*Given task:* Could you write out every line of the listing below, requests included, with each coordinate in the answers offset by adding 79? Leave the numbers in the requests as they are.

(Saved entries)
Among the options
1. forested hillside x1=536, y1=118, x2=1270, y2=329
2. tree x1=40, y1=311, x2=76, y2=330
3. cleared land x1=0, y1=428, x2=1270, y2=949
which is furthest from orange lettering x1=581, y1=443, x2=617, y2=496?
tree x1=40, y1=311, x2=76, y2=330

*Expected output:*
Among the options
1. forested hillside x1=536, y1=118, x2=1270, y2=329
2. tree x1=40, y1=311, x2=76, y2=330
3. cleared land x1=0, y1=428, x2=1270, y2=949
which is furthest from orange lettering x1=581, y1=443, x2=617, y2=496?
tree x1=119, y1=390, x2=155, y2=409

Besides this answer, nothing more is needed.